In the Del Río Prada case, on the Parot doctrine (which understood that the reduction of sentence for work should be computed on the initial sentence and not, as had been interpreted, on the final sentence, thirty years in the most serious cases), the European Court does, and in fact imposes, what I have argued here that should be done: to prohibit in exceptional cases unfavorable retroactive jurisprudence for elementary reasons of legal certainty. And it understands that the foreseeability of the interpretation and application of the rule depends not only on the reasonableness of the interpretation itself, but also on its historical consolidation.

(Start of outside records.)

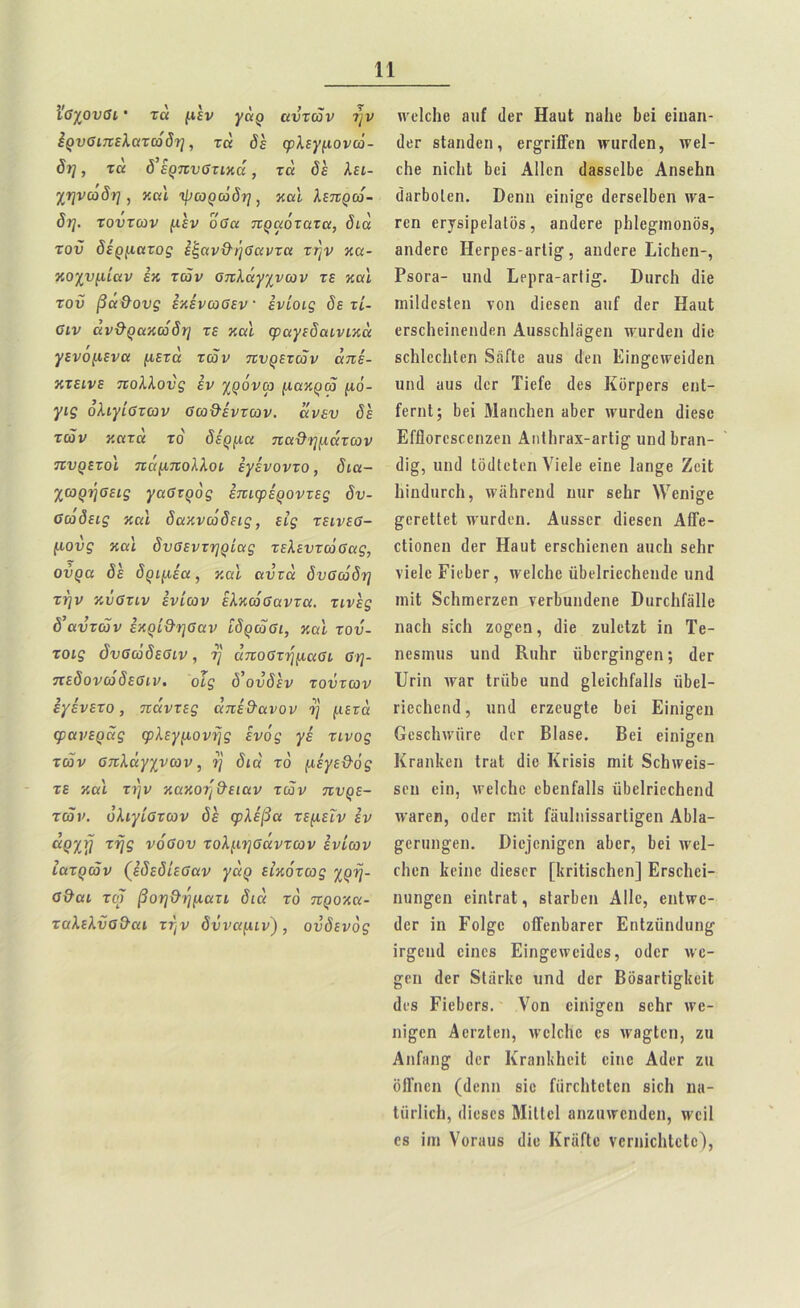 Ι'ΰχουΰι · τα μεν ^άρ αυτών ην έρυσιπελατώδη, τα όε φλεγμονώ- δη , τα δ’έρπυστικά, τα όέ λει- χηνώδη , καί ψωρώδη , καί λεπρώ- δη. τούτων μεν όσα πραότατα, δια τον δέρματος εζανΟ-ήΰαντα την κα- κοχυμίαν εκ των οπλάγχνων τε καί τοιϊ βα&ους έκένωσεν · ένίοις δε τί- Οιν άν&ρακώδη τε καί φαγεδαινικά γενομενα μετά των πυρετών άπέ- κτεινε πολλούς εν χρόνω μακρώ μό- γις όλιγίΰτων σω&έντων. άνευ δέ τών κατα το δέρμα πα&ημάτων πυρετοί πάμπολλοι έγένοντο, δια- χωρήοεις γαΰτρός έπιφέροντες δν- ΰώδεις και δακνώδεις, εις τεινεσ- μούς και δυβεντηρίας τελεντώΰας, ούρα δέ δριμέα, καί αυτά δυσώδη την κΰστιν ένίων έλκώσαντα. τινές δ’αυτών εκρί&ησαν ίδρώσι, και τού- τοις όυσώδεσιν, η άποστημασι ση- πεδονωδεΰιν. οΐς δ’ούδέν τούτων έγένετο, πάντες άπέ&ανον η μετά φανεράς φλεγμονής ενός γέ τίνος τών σπλάγχνων, η διά το μέγε&ός τε και την κακοη&ειαν τών πυρε- τών. όλιγίστων <5ε φλέβα τεμεΐν έν άρχη της νόσου τολμησάντων ένίων ιατρών (έδεδίεσαν γάρ εικότως χρη- σ&αι τώ βοη&ηματι διά το προκα- ταλελύσ&αι την δύναμιν), ούδενός Λνοΐοΐιβ ίπιί (ΙβΓ ΗπυΙ ηβΐιε Ιιεΐ εΐηβη- <1εε βΐ&ηάβη, εε§τΐίΓεη \νυε(1εη, \νβ1- εΐιε ηΐεΐιΐ Ιιεΐ ΑΠεη (Ιβδδείβε Αηδείιη ίΪΗΓΐ)θΙβη. ϋεηη εΐηΐ^ε (Ιεεδεί&εη \υά- εεη εε^ΐρείοΐδδ, βικίεεε ρΐιίε^ιηοηδδ, βικίεεε ΗεΓρεδ-3Γΐΐ§·, βικίεεε Είεΐιεη-, ΡδθΓ3- υη<1 Ερρε3-3ε1ΐ£. ϋπεείι εΐΐβ ππΜεδΙεη νοη άΐββεη 3ΐιί ιΐετ ΗβυΙ εΓδεΙιεΐηεηιΙεη ΑιΐδδεΗΙίί^εη ντϋπίεη (Ιϊε δοΐιίεείιίεη δέ.Γΐε βυδ (Ιεη Εΐη^εινεϊδεη υιηΐ 3ΐΐδ (Ιεε Τίείε (Ιεδ Κοερεεδ εηΐ- ίεπιΐ; Ιιεΐ Μεηεΐιεη «Ιιογ \νιιπ]εη ιΐίεδο ΕΓΠοεεδεοηζεη Αιι11ιγηχ-3γΙϊ§· υικί Ιιεβη- (1ΐ§, ιιηίΐ ΙοϋΙεΙεη Υϊείε εΐηε Ιβη^β ΖεΐΙ ΙιϊικΙιίΓεΙι, \νδ1ιεεικ1 ιιιιγ βείιε λΥεηί^β ^εεεΙΙεΙ ννυεάεη. Αιΐδδεε (Ηεδεη ΑίΓε- οΐίοηεη (Ιεε ΗβυΙ εΓβεΙιΐεηεη Βΐιείι βείιε νΐείε ΡΐεΙιεΓ, χνεΐεΐιο αδείπεείιεικίε ιιη(1 ηιϊΐ δείκηεεζεη νεε&υικίεηβ Βυεοΐιίέίΐΐβ ηβείι δίεΐι ζο^εη, (Ιϊε ζυΐεΐζί ΐη Τε- ηεδίηιΐδ υικί ΚιιΙιγ ϋβεε^ΐη^εη; (Ιεε ΙΙεΐη ιεβε ΙεϋΙιε υηιΐ §1είε1ιί3ΐ1δ ϋΐιεί- εϊεοΐιεηιΐ, υικί εεζευ§1ε Ιιεΐ Εΐηΐ^βη Οεδείιινϋεε (Ιεε Βίβδε. Βει εΐπί^εη σ Κεβηΐίεη ΙεαΙ (Ιϊε Κεΐδΐδ πυΐ δείηνεΐδ- δευ εΐη, λνεΐεΐιε εΐιεηίβΐΐδ υδείεΐεοΐιεικί κ’Ηεεη, 0(1εε ιηΐΐ Γδυΐιιΐδδβείΐ^εη Αΐιΐβ- £οειηΐ£εη. Όΐε]*εηΐ§·εη βΐιεε, βει χνεΐ- εΐιεη Ιίβϊηε (Ιΐεβεε [Ιίεϊΐϊβείιεη] Εεδείιεί- ηυη^εη εΐηίεβΐ, βίβείιεη Α11ε, εηΙ\τε- (Ιεε ίη Γοΐ^ε ο1Τεη1)3εεε Εηΐζϋηίΐυη^ ΐε^εικί οίηεδ Εϊη^ε\νεΐ(1εδ, οάεε ινο- £(·ιι (Ιεε δΐίϊεΐίε υηιΐ (Ιεε ΒδδβεΙΐ^είΙ (Ιεδ ΓίεΙιεεδ. νοη είηί^εη δείιε ινε- ηί^εη ΑεεζΙεη, λνεΐοΐιε εβ Λνβ^Ιοη, ζυ ΑιιΓηιι£ (Ιεε ΚεβηΙίΗεϊΙ εΐηε Α(1εε ζιι δΙΓηεη (ίίβηη βίε ίαεείιίεΐεη βΐεΐι η«- Ιϋεΐΐοΐι, (Ιΐεβεβ ΜίΙΙεΙ βηζιπεεικίεη, ννοΐΐ εβ ΐιη Υοευυβ (Ιϊε ΚεΙΐΠε νεεηϊεΐιίείε),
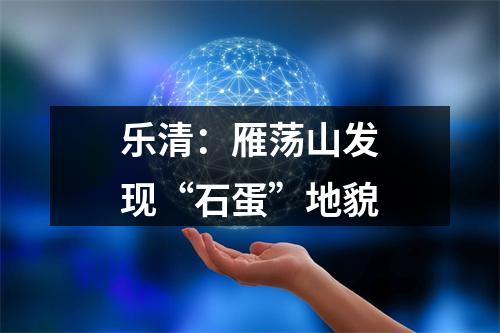 乐清：雁荡山发现“石蛋”地貌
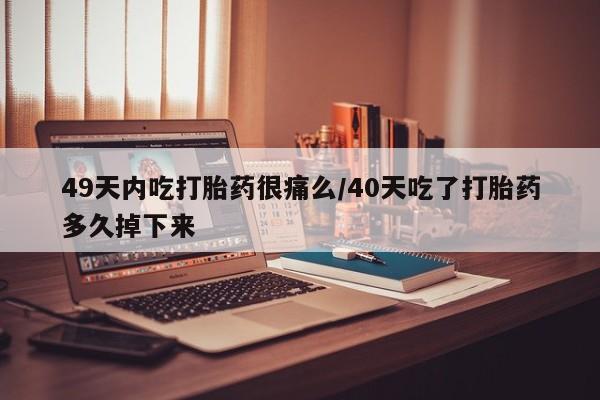 网上如何购买堕胎药49天内吃打胎药很痛么/40天吃了打胎药多久掉下来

Thus, it should be emphasized that there could be reasonable but unforeseeable interpretations and therefore inapplicable to the case.

In relation to the new pejorative interpretation that constituted the so-called “Parot doctrine”, the Constitutional Court categorically understood that the changes in jurisprudential criteria and their conformity with the Constitution could not be analyzed from the perspective of the violation of the right to criminal legality, but from the perspective “of the principle of equality in the application of the law (art. 14 CE)”, of the “voluntary application of the law”, of the “voluntary application of the law” and of the “voluntary application of the law”. 14 CE)”, of “selective voluntarism” or of “unmotivated departure from the consolidated applied criterion maintained until then by the jurisdictional body whose resolutions are challenged, which constitutes the essence of the inequality of application according to our jurisprudence” (STC 40/2012, FJ 6).

Then came Strasbourg (STEDH of October 21, 2013) and understood that what is transcendent for the analysis of respect for the principle of legality is “whether the new interpretation was reasonably foreseeable for the plaintiff”, and that for this it was necessary to take into account the way in which the rule “had been applied”, which in the present case was otherwise more favorable to her consistently by the prison or judicial authorities over many years” (§ 115) and with “nothing to indicate the existence of a discernible trend in the evolution of case law” in the direction of the new interpretation (§ 117).

In conclusion, is unfavorable criminal case law irretroactive in our law today? Yes, if the new interpretation in peius is unforeseeable, which will not be affirmed because of its unreasonableness (since this would annul the interpretation for another reason: because of the lack of binding the judge to the law), but because of its own novelty and the full stability of the most favorable interpretation: because of the lack “of a discernible trend in this regard in the case law”, as stated with Strasbourg.